The strongest argument you can make then is that the algorithm simply
never really matters. And that seems like a stretch.

> THere's also the problem of lack of visibility. RIght now, we know
> that all the unreferenced VFS inodes in the system are on the LRU
> and that they are generally all accounted for either by active
> references or walking the LRU. This change now creates a situation
> when inodes with page cache attached are not actively references but
> now also can't be found by walking the LRU list. i.e. we have inodes
> that are unaccounted for by various statistics. How do we know how
> many inodes are pinned by the page cache? We can't see them via
> inode shrinker count tracing, we can't see them via looking up all
> the active references to the inode (because there are none), and so
> on.

Can you elaborate on which statistics you are referring to?

I can see nr_inodes and nr_unused, but I don't see the delta being
broken down further into open and dirty - and if dirty whether it's
the inode that's dirty, or the page cache. So it appears we already
don't know how many inodes can be pinned today by the page cache.

From what I can see there seems to be a general lack of insight into
the state of the icache that may need a more general solution that is
outside the scope of my patch here.

> Essentially we have nothing tracking these inodes at all at this
> point, so if we ever miss a call in the mm/ to add the inode to the
> LRU that you've sprinked throughout the mm/ code, we essentially
> leak the inode. It's hard enough tracking down bugs that result in
> "VFS: busy inodes after unmount" errors without actively adding
> infrastructure that intentionally makes inodes disappear from
> tracking.

Well yes, but that's no different than missing an iput(). And there is
a lot more of those than there are page cache deletion sides.

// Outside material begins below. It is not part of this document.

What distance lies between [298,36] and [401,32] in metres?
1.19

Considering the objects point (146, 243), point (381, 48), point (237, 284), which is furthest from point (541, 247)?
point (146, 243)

> > Meanwhile, the MM is standing by, going "You know, I could tell you
> > exactly when those actually become reclaimable..."
> > 
> > If you think this is the more elegant implementation, simply because
> > it follows a made-up information hierarchy that doesn't actually map
> > to the real world, then I don't know what to tell you.
> > 
> > We take i_count and dirty inodes off the list because it's silly to
> > rotate them over and over, when we could just re-add them the moment
> > the pin goes away. It's not a stretch to do the same for populated
> > inodes, which usually make up a much bigger share of the pool.
> 
> We don't take dirty inodes off the LRU. We only take referenced
> inodes off the LRU in the shrinker isolation function because we can
> guarantee that when the inode reference is dropped via iput() the
> inode will be added back to the LRU if it needs to be placed there.
> 
> This is all all internal to the inode cache functionality
> (fs/inode.c) and that's the way it should remain because anything
> else will rapidly become unmaintainable.

You don't seem to understand how this code actually works - this is
patently false. I think this conversation could be more productive if
you spent some time catching up on that first.